Petitioner's allegations as to his being held in isolation is not relevant here as his petition shows that he was released from isolation on July 27, 1962. He then had access to his attorney and he, or his attorney, obtained from Justice Douglas an extension of time for filing petition for certiorari which was executed on August 29, 1962. At any rate, when he was attempting to procure his papers through Mrs. Gally, he had a second visit from her on August 26, 1962, at which time the documents had been delivered to her. He alleges he instructed her not to release the documents to prison officials 'unless said officials were willing to sign for each individual document received.' Any frustration petitioner felt was the result of his own conduct.
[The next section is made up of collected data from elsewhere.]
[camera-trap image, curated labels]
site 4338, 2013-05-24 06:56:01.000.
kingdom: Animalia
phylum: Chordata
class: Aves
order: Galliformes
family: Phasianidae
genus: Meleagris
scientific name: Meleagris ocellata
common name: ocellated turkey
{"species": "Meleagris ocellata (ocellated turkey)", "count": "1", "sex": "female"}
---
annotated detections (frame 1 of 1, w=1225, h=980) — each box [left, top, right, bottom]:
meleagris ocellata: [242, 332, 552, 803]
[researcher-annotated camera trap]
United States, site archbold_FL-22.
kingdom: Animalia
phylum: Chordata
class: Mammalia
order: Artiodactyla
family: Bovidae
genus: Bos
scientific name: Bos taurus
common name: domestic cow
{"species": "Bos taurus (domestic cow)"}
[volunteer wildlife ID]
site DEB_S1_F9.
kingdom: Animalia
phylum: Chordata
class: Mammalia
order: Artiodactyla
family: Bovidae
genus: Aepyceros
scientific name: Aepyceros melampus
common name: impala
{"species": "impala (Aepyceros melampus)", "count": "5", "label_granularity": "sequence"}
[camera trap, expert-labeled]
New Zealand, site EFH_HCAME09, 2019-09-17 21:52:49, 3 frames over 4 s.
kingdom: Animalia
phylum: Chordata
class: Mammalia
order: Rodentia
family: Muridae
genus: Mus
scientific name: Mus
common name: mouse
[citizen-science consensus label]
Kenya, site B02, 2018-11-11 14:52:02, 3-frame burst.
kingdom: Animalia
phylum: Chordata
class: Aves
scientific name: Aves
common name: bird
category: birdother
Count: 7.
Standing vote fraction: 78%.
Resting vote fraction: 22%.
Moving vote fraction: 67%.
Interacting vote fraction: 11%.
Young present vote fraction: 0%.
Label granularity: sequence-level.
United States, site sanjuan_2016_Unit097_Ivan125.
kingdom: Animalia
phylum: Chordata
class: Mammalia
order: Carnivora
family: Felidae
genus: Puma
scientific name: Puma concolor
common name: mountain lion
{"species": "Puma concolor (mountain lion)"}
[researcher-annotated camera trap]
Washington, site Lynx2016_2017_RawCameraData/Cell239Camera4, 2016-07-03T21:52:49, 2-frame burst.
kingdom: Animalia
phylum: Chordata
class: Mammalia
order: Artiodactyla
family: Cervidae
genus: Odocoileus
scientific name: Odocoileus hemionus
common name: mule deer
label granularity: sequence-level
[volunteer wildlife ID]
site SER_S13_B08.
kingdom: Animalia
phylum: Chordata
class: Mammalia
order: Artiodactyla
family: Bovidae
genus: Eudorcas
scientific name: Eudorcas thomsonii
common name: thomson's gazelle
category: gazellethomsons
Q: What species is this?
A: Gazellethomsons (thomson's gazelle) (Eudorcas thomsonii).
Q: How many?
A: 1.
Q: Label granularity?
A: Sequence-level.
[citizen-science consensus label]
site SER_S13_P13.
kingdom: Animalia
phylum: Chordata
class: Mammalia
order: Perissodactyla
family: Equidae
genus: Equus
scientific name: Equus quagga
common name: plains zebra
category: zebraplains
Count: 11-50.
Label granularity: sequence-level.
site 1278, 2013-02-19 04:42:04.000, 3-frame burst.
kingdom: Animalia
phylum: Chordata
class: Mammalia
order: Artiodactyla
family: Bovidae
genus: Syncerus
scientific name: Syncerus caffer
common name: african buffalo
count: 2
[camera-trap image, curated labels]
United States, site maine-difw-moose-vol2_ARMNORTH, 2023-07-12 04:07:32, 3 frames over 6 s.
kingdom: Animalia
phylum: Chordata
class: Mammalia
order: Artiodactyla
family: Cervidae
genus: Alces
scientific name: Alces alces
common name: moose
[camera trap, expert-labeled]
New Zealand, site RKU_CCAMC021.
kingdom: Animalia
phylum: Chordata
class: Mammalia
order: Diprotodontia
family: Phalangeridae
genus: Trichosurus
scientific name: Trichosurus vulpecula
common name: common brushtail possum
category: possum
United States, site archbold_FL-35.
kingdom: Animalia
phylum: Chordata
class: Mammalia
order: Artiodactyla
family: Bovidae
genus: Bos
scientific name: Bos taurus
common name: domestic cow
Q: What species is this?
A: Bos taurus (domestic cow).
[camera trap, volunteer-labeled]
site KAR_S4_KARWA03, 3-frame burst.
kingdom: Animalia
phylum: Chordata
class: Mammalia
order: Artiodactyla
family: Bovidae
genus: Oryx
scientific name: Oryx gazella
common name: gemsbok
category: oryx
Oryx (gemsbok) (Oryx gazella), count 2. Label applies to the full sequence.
For this reason the case does not come within the reasoning of Dowd v. United States ex rel. Cook or Cochran v. Kansas, supra.

16

There is no single allegation as to any denial of constitutional or other fundamental right in the prosecution of appellant in the California courts. The claim that he was denied access to the Supreme Court of California is immaterial for we have assumed that if that happened his state remedies were exhausted; that he has not been denied access to the federal court is apparent from the fact that this and other petitions and other documents have been freely and without hindrance filed by the petitioner in the court below. If the appellant has any remedy against the prison officials, see United States v. Muniz, 374 U.S. 150, 83 S.Ct. 1850, 10 L.Ed.2d 805, and Hatfield v. Bailleaux, 9 Cir., 290 F.2d 632, it is certainly not by way of habeas corpus.

17

Wholly absent here is any suggestion of any denial of such constitutional right as in the case of coerced confessions or denial of representation of counsel or illegal seizure of property or similar infringements of constitutional limitations. Therefore the petition is completely frivolous; the appeal is frivolous and the motion to dismiss the appeal is granted. United States v. Johnson, 327 U.S. 106, 66 S.Ct. 464, 90 L.Ed. 562.

18

While this matter has been pending here our attention has been called to appellant's claim, supported by some showing, that he paid one Arthur Warner, a member of the bar of this court, the sum of $250 for which Warner agreed to represent appellant on this appeal, and that no such representation has been made. We have taken steps to require the said Warner to respond to this charge.

19

If some default of Warner operated to defeat appellant's claim we might be inclined to appoint other counsel to represent him on this appeal. But the deficiencies in appellant's case arose prior to the appeal. They relate to a failure to state a claim in the district court.

20

Since the decision against appellant is not res adjudicata he may file a new petition for a writ if he has any grounds therefor. Attention is called to the fact that both the Northern and the Southern Districts of California have rules, containing required forms, for preparing petitions for habeas corpus, and copies thereof should be obtained and used in all such cases.